09. Juni 2021 Tiere

Interview: Was haben wandernde Schafe mit Naturschutz zu tun?

Manche Schafherden ziehen von Ort zu Ort. Unterwegs "pflegen" die Tiere die Landschaft. Wie das geht, erklärt die Wanderschäferin Michelle Berkel.

Die Schäferin Michelle Berkel und ein schwarzes Schaf
Die Schäferin Michelle Berkel hütet 480 Mutterschafe. (Bild: Foto: © Anne-Lena Käding)

Michelle Berkel ist 29 Jahre alt und hat vor zwölf Jahren ihre Ausbildung zur Schäferin gemacht. Seitdem zieht sie mit 480 Mutterschafen von Ort zu Ort.

ÖkoLeo: Wenn man auf dem Land unterwegs ist, kann man an vielen Orten Schafe auf Weiden sehen. Sind das alles Herden wie Ihre?

Michelle Berkel: Nur Manchmal. Es gibt viele Hobby-Schäfer. Aber die haben oft eher zwanzig bis fünfzig Schafe, und sie bleiben immer an einem Ort. Wir als Wanderschäferinnen haben keinen festen Standort. Wir wandern jeden Tag einige Kilometer mit unseren Tieren.

ÖkoLeo: Von wo nach wo wandern Sie denn?

Michelle Berkel: Das kommt auf die Jahreszeit an. Im Frühjahr dürfen wir eigentlich noch auf alle Wiesen. Aber zu dieser Zeit haben auch alle Schafe Lämmer und müssen Milch geben. Dann brauchen wir sehr gutes Futter. Darum ziehen wir oft ein Stückchen weiter, wenn unsere Schafe noch nicht ganz satt sind.
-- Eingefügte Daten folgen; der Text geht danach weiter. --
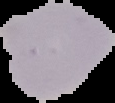
The area outside the segmented cell region is set to black. From a thin blood smear. Image is 115×103 pixels. Result: no malaria parasites detected.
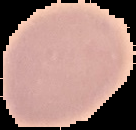

{
  "result": "negative for malaria parasites",
  "image_type": "segmented cell region on a black background",
  "preparation": "thin blood smear",
  "image_size": "136×130 pixels"
}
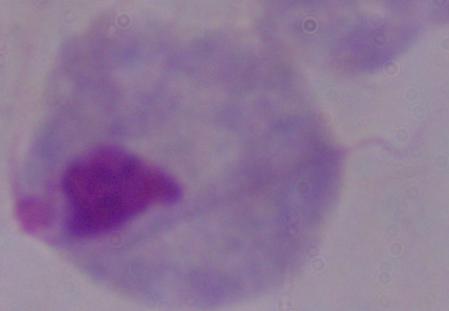

Summary:
  - Identification: trichomonad
  - Modality: photomicrograph
  - Magnification: 1000x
Report the malaria status of this cell.
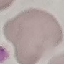

It is uninfected.

image_type: automatically extracted cell patch, resized to 64 × 64 pixels
preparation: thin smear
stain: Giemsa
capture: smartphone through the microscope eyepiece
Im Sommer dann wollen die meisten Bauern mähen. Darum müssen wir viele Wiesen meiden.

Im Herbst wandern wir über Streuobstwiesen, wo zum Beispiel Apfelbäume stehen. Nach der Getreideernte machen wir oft auch auf Ackern halt, wo die Schafe den ungewollten Auswuchs fressen und ihren Kot als Dünger verteilen. Darüber sind die Bauern immer ganz froh.

ÖkoLeo: Man hört manchmal, dass weidende Schafe wichtige Aufgaben in der Natur übernehmen. Was steckt dahinter?
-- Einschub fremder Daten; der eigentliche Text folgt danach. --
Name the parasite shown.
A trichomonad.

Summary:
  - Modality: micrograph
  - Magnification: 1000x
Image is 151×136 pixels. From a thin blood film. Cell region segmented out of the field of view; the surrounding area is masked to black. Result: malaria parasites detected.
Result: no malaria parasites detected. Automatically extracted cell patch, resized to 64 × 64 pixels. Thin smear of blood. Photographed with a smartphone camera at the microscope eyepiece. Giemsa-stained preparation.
Michelle Berkel: Schafe oder allgemein Weidetiere sind für den Artenschutz sehr wichtig, da wir eine extensive Beweidung machen (Anmerkung der Redaktion: Extensiv bedeutet, dass große Flächen schonend bewirtschaftet werden). Die Schafe fressen alle unerwünschten Pflanzen zurück. Dadurch entsteht ein Flachrasen. Und in einem Flachrasen wollen mehr Insekten leben. Mehr Insekten heißt, mehr Vögel und somit auch mehr Brutplätze. Und ganz wichtig: Die Schafe sind quasi ein Taxi!

Extensive Beweidung

Wie Schafe und Rinder Lebensraum schaffen

ÖkoLeo: Ein Taxi? Was meinen Sie damit?

Michelle Berkel: Wenn unsere Schafe an einem Ort sind und sich hinlegen, dann bleiben Samen und kleine Tierchen, zum Beispiel Insekten, in den Klauen und in der Wolle hängen. Gehen wir zur nächsten Weide, fallen die dann runter. Somit verteilen die Schafe die Samen und sichern so die Artenvielfalt.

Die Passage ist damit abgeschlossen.